The night looked soft and blurred but the air was sharp. Randall breathed deeply and felt it catch in his lungs. It felt clean, as if it had travelled far over frozen seas and white resinous forests.
Back in the apartment he decoded the letter. It was a message reminding him that, as a CIA agent in Moscow, he should not confine himself to seeking the secrets of the Kremlin. The United States was also interested in the intentions of other powers in their dealings with the Soviet Union; in particular those of France who was openly flirting with Russia and, of course, Britain whose policies, if not necessarily perfidious, were usually devious and often incomprehensible.
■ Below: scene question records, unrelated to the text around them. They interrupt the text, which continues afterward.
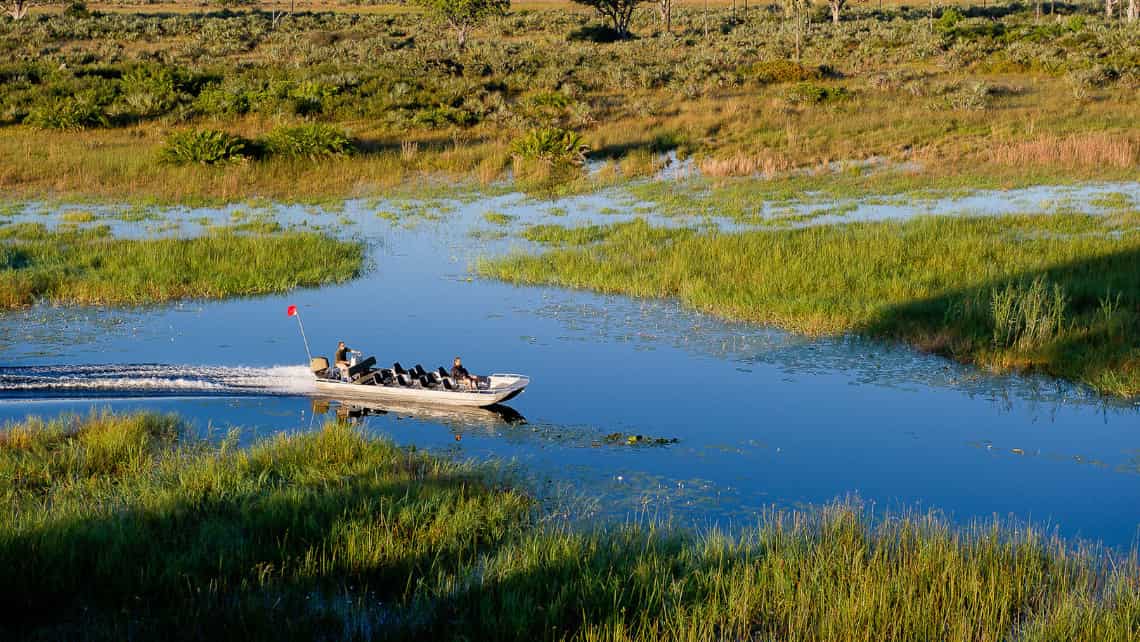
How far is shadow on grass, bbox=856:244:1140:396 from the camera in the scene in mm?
15086

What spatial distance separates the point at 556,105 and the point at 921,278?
2755cm

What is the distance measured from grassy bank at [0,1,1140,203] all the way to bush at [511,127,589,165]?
497 millimetres

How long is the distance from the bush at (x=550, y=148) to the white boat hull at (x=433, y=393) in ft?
72.6

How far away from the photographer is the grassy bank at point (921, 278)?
16.0m

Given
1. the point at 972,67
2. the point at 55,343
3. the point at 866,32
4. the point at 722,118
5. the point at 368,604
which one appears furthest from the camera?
the point at 866,32

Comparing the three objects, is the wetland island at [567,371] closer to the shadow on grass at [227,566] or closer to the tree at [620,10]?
the shadow on grass at [227,566]

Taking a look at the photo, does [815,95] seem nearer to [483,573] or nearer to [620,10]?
[483,573]

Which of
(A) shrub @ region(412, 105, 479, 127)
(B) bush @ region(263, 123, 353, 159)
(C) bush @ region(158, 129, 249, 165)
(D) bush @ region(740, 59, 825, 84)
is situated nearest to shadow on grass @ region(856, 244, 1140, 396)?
(B) bush @ region(263, 123, 353, 159)

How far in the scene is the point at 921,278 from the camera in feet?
64.1

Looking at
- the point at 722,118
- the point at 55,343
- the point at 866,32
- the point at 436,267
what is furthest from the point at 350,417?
the point at 866,32

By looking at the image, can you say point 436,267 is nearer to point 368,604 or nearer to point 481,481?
point 481,481

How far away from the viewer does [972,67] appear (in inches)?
2271

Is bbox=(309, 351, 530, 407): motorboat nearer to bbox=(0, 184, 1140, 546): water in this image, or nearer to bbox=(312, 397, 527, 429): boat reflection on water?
bbox=(312, 397, 527, 429): boat reflection on water

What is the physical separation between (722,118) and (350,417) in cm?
3139
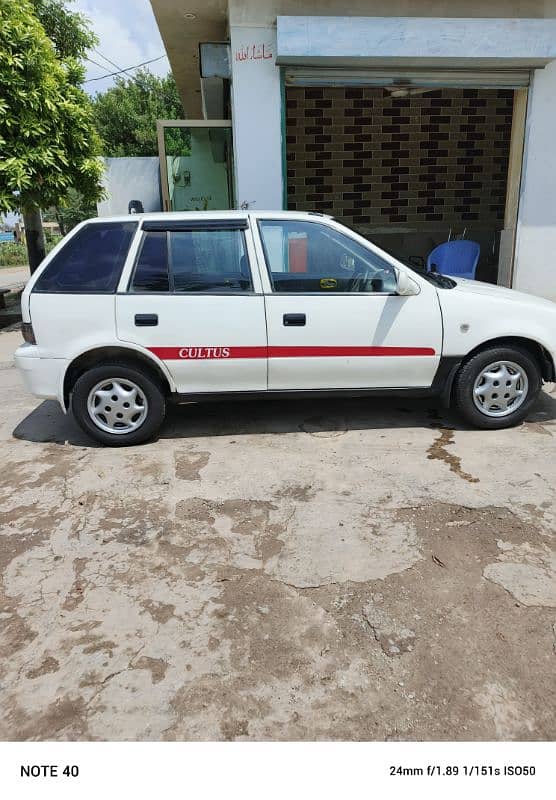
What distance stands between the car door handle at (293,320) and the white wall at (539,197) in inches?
217

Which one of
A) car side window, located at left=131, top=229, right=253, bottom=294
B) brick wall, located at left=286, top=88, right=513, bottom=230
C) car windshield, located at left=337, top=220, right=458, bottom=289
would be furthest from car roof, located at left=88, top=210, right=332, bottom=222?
brick wall, located at left=286, top=88, right=513, bottom=230

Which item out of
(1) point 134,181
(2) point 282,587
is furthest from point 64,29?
(2) point 282,587

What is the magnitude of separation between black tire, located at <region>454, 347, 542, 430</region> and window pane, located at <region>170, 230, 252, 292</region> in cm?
176

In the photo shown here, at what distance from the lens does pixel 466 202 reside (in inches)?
486

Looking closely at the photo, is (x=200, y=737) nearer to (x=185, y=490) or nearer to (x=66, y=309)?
(x=185, y=490)

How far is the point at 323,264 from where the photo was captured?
4.43 metres

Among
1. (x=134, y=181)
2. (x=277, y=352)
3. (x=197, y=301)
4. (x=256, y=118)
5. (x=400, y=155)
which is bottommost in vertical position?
(x=277, y=352)

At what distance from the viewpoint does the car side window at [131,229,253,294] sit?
437cm

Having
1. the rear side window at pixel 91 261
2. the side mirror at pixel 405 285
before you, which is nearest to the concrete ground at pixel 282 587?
the side mirror at pixel 405 285

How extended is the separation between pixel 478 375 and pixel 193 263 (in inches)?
90.6

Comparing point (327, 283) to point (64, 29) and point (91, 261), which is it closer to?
point (91, 261)

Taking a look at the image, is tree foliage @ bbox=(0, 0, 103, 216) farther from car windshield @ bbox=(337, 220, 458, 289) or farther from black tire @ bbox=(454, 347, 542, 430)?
black tire @ bbox=(454, 347, 542, 430)

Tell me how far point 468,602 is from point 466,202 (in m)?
11.3

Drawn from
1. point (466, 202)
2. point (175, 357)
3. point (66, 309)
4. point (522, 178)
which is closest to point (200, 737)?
point (175, 357)
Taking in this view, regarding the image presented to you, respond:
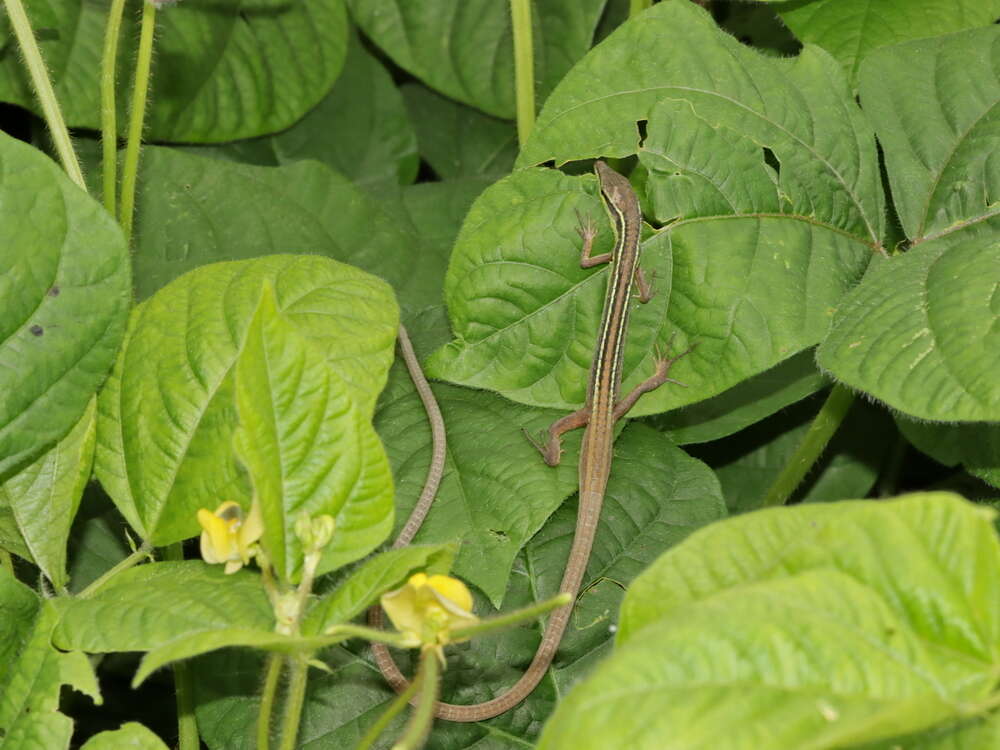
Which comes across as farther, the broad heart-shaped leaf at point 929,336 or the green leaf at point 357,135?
the green leaf at point 357,135

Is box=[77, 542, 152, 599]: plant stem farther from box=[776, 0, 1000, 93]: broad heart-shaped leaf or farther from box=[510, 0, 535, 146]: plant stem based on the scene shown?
box=[776, 0, 1000, 93]: broad heart-shaped leaf

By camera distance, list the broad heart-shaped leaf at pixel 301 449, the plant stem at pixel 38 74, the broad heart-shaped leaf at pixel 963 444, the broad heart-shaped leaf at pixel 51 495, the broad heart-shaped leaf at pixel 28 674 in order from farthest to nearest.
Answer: the broad heart-shaped leaf at pixel 963 444 < the plant stem at pixel 38 74 < the broad heart-shaped leaf at pixel 51 495 < the broad heart-shaped leaf at pixel 28 674 < the broad heart-shaped leaf at pixel 301 449

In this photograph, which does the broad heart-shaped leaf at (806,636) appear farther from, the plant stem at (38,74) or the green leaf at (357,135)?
the green leaf at (357,135)

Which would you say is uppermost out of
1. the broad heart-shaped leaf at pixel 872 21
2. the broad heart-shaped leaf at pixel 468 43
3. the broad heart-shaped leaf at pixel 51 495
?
the broad heart-shaped leaf at pixel 872 21

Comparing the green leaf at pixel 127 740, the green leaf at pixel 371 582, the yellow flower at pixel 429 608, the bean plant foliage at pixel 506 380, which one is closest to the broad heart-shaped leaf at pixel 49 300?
the bean plant foliage at pixel 506 380

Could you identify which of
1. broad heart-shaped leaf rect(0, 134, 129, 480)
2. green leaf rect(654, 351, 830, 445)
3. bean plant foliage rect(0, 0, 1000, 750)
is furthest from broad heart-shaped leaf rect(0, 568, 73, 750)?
green leaf rect(654, 351, 830, 445)

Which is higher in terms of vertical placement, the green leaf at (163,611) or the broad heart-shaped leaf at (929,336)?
the broad heart-shaped leaf at (929,336)
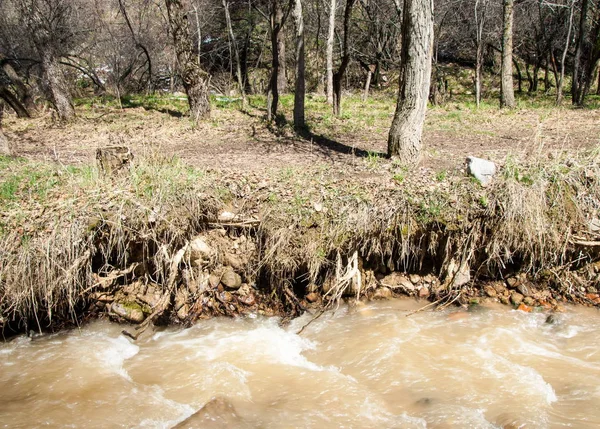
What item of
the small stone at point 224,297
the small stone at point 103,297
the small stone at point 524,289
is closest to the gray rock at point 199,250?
the small stone at point 224,297

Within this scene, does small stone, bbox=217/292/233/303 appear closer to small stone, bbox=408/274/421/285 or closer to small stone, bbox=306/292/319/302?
small stone, bbox=306/292/319/302

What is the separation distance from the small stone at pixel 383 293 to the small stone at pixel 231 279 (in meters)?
1.75

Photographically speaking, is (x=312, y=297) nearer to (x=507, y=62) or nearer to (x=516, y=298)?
(x=516, y=298)

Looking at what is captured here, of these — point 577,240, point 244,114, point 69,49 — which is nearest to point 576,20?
point 244,114

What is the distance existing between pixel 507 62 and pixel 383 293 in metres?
11.1

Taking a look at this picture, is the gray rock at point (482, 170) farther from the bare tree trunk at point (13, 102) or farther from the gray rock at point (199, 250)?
the bare tree trunk at point (13, 102)

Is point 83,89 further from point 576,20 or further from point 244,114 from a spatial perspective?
point 576,20

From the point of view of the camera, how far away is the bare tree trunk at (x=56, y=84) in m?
11.1

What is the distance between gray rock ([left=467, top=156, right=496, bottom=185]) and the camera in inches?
221

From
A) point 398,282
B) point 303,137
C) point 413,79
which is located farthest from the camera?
point 303,137

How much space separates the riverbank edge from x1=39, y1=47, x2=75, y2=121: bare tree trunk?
6.25 metres

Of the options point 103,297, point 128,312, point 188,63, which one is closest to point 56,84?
point 188,63

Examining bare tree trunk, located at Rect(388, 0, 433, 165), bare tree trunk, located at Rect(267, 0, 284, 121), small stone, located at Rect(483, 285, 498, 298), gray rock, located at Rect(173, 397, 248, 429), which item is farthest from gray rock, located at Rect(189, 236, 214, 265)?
bare tree trunk, located at Rect(267, 0, 284, 121)

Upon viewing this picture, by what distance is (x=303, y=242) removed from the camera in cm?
538
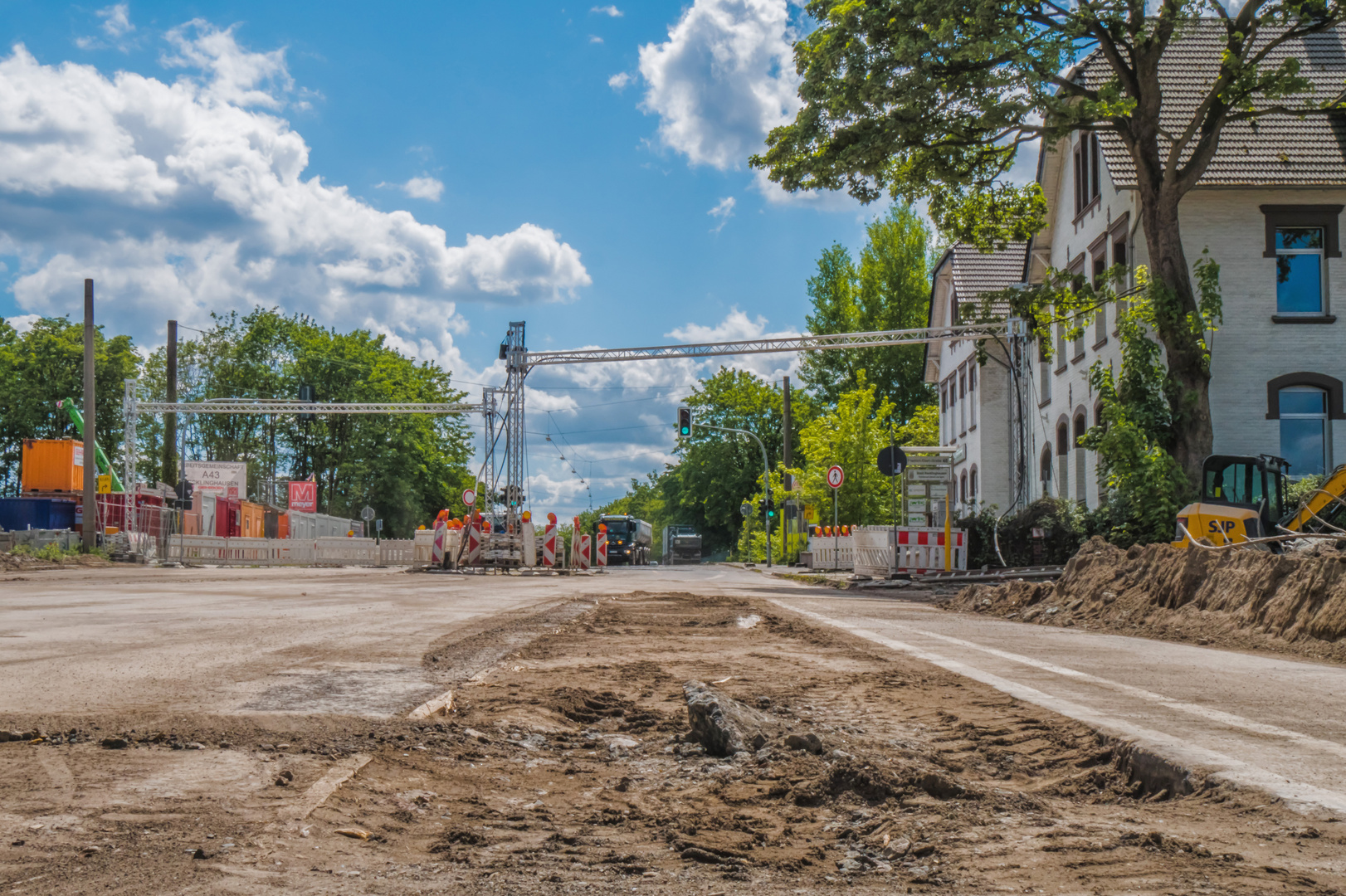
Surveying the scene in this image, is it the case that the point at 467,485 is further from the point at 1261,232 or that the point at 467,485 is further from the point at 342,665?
the point at 342,665

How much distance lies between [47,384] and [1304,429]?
69492 millimetres

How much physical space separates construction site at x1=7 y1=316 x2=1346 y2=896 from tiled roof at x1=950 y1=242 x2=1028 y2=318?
31.0 m

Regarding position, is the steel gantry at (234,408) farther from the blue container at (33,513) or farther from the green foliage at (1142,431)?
the green foliage at (1142,431)

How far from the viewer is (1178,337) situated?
22219mm

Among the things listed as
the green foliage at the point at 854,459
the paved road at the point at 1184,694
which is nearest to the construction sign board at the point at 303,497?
the green foliage at the point at 854,459

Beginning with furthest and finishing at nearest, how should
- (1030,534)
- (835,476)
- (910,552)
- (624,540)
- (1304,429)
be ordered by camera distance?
(624,540)
(835,476)
(1030,534)
(910,552)
(1304,429)

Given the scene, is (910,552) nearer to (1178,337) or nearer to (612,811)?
(1178,337)

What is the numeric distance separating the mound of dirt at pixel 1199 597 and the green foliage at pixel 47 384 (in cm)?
6650

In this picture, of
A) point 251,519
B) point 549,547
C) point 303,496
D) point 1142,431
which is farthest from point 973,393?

The message pointed out that foreign diplomats, sharing the common bondage of life in Moscow, might talk more freely and indiscreetly than they would in friendlier capitals.
The message reached the point in the last paragraph. It was Randall’s task to investigate and assess British policy and intentions.
He burned the message over the toilet. It was, he thought, all so juvenile. A few officials, their bureaucratic inclinations given licence by the demands of secrecy, revelling in the dispatch of every mundane coded instruction. He considered his new orders and decided that there was little to them. If at any time he had been presented with an indiscretion by a British diplomat he would automatically have sent it to Washington.
On the table stood two glasses, one with a lipstick imprint on the rim. He wiped it clean, undressed and went to the bed where three hours earlier he had made unimpassioned love to a lonely woman. He hoped that by now she was asleep in her room across the frozen city.